** Start of Data shown **

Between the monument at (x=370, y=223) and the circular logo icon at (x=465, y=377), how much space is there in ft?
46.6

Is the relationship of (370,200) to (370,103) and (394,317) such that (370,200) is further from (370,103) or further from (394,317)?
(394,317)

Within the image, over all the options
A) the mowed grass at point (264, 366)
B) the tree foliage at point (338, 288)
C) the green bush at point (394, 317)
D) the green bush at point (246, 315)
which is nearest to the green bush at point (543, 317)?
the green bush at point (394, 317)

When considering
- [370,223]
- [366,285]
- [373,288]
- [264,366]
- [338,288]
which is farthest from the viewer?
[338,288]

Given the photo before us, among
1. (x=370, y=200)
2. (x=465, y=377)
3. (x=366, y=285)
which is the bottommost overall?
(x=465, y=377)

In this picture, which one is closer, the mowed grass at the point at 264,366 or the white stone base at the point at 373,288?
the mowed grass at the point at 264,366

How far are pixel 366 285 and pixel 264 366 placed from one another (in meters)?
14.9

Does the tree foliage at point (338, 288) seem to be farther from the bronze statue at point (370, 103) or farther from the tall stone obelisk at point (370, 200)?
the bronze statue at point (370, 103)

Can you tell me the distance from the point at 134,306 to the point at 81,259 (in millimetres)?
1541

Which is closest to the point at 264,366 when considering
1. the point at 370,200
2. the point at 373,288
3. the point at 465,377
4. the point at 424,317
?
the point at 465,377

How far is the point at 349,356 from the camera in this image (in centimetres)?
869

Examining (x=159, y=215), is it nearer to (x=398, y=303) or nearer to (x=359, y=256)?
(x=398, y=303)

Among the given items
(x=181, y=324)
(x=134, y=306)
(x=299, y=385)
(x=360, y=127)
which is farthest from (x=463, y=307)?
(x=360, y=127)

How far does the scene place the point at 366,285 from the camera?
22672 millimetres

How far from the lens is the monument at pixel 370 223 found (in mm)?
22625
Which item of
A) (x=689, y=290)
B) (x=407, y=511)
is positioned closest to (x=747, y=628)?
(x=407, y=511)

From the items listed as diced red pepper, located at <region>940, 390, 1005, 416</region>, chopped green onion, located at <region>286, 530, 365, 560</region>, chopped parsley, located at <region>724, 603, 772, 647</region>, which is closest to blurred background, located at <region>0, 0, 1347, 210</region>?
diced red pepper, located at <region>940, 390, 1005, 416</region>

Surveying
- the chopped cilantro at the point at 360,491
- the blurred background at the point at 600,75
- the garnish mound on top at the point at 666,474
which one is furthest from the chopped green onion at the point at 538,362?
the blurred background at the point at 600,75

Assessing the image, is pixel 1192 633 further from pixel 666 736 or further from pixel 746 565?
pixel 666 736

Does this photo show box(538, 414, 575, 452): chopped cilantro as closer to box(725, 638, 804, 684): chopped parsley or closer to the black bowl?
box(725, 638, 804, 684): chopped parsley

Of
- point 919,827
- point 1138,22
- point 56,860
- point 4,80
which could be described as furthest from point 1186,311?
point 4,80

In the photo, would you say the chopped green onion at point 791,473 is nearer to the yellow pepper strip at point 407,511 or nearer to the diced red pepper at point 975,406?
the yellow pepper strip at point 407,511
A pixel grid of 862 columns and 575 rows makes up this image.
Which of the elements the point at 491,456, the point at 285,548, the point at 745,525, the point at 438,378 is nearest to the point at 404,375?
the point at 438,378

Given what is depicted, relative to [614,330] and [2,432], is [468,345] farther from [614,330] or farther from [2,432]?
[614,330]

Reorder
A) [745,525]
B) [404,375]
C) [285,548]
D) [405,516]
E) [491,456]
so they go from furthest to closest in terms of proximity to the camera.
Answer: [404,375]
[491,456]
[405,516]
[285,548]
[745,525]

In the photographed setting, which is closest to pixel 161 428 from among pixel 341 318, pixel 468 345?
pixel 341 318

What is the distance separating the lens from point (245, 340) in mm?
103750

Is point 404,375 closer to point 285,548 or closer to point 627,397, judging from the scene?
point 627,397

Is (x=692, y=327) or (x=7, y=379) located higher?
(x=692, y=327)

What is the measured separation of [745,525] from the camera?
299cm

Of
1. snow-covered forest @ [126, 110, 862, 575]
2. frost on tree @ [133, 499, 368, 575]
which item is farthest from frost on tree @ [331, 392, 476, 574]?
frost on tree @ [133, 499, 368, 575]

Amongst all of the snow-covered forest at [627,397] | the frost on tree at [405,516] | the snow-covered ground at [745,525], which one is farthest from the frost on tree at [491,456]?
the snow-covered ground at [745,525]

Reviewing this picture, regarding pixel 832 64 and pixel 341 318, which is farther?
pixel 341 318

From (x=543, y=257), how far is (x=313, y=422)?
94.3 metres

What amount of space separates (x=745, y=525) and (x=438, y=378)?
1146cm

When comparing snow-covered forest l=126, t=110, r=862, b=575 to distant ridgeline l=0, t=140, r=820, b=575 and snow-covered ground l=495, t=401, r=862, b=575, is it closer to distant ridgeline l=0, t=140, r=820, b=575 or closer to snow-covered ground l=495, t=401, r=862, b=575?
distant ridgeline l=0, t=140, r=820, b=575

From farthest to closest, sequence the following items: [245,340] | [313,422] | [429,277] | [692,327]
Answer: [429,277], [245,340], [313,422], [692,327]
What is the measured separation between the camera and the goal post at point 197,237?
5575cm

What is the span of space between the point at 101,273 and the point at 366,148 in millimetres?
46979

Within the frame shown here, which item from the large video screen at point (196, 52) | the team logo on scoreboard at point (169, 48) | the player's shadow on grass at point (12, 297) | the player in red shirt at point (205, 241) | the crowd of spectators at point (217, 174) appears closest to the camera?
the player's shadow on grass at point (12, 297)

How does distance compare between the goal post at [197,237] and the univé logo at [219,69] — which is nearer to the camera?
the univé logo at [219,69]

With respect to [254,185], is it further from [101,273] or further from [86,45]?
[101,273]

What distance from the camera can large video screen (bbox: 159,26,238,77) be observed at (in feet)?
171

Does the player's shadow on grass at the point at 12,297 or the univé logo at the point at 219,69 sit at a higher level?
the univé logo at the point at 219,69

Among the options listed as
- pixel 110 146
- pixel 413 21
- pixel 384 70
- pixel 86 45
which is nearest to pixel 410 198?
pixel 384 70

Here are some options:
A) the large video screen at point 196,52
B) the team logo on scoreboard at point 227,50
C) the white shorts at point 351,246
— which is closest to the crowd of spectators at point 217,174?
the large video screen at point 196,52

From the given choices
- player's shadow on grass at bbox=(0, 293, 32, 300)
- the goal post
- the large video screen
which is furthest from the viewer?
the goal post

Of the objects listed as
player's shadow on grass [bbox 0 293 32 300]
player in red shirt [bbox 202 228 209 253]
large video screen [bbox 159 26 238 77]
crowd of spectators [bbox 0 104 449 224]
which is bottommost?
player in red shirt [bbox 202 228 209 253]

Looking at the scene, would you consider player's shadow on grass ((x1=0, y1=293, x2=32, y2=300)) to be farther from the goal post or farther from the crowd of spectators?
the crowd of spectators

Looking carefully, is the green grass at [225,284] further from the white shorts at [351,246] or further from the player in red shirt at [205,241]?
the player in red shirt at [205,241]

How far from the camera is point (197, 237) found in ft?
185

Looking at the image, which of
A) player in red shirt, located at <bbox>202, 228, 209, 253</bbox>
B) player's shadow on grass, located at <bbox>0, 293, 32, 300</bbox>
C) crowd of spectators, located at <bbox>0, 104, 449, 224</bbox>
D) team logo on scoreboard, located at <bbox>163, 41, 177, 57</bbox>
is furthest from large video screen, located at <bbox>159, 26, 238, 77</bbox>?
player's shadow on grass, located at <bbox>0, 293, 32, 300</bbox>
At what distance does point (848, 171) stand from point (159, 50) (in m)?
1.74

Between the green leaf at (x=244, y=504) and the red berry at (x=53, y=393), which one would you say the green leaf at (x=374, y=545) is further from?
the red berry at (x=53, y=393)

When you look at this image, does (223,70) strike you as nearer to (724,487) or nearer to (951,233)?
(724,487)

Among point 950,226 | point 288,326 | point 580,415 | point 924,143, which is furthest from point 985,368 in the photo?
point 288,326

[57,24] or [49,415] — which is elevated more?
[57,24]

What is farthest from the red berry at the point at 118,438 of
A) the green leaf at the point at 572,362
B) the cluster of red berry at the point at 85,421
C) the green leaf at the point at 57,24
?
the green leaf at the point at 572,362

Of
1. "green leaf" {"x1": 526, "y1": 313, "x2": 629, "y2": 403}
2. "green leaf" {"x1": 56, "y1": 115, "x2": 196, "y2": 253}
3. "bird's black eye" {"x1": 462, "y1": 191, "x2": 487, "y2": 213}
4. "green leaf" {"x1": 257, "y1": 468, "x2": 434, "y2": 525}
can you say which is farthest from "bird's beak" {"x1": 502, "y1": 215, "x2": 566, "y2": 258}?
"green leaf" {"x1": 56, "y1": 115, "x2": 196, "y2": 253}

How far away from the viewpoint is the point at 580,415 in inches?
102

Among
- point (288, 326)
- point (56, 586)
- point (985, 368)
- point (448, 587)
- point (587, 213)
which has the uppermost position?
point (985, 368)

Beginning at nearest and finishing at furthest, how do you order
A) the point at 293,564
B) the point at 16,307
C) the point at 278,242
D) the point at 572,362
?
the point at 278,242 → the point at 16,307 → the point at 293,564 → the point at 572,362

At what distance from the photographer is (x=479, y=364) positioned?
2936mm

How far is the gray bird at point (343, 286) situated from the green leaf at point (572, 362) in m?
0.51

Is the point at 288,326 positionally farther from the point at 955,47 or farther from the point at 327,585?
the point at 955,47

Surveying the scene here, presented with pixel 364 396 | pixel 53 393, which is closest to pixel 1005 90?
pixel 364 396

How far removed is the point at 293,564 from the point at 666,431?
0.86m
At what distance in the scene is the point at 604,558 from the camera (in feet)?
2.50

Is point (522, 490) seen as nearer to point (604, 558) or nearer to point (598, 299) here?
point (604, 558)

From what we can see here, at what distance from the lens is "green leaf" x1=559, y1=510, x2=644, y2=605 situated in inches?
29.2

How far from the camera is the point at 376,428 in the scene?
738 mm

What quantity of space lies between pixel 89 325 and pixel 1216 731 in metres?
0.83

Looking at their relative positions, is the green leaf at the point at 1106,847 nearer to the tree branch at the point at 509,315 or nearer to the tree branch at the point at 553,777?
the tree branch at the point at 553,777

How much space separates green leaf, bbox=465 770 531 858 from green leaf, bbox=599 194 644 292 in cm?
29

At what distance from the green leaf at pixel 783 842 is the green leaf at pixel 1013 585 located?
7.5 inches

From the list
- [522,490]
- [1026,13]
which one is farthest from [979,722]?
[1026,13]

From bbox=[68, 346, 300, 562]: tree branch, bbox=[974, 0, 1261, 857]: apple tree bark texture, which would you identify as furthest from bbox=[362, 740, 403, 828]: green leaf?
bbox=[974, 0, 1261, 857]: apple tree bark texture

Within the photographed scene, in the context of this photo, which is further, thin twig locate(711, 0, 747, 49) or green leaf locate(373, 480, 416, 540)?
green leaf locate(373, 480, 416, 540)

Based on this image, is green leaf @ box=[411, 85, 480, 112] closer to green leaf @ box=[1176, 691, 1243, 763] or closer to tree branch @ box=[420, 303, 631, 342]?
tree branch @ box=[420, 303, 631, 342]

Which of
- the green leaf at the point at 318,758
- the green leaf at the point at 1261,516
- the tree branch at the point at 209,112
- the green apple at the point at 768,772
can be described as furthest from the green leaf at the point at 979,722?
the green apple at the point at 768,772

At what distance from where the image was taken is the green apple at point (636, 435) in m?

** End of Data shown **

» Your task:
Go back to the data above and please quote exactly, and only, the lines from the line with "Within the photographed" through its last line.

» The reply:
Within the photographed scene, in the context of this photo, which is further, thin twig locate(711, 0, 747, 49) or green leaf locate(373, 480, 416, 540)?
green leaf locate(373, 480, 416, 540)

Based on this image, is green leaf @ box=[411, 85, 480, 112] closer to green leaf @ box=[1176, 691, 1243, 763] or closer to tree branch @ box=[420, 303, 631, 342]?
tree branch @ box=[420, 303, 631, 342]

Which of
- the green leaf at the point at 318,758
- the green leaf at the point at 1261,516
- the tree branch at the point at 209,112
- the green apple at the point at 768,772
can be described as furthest from the green leaf at the point at 979,722?
the green apple at the point at 768,772

At what distance from where the image was taken is the green apple at point (636, 435) in m?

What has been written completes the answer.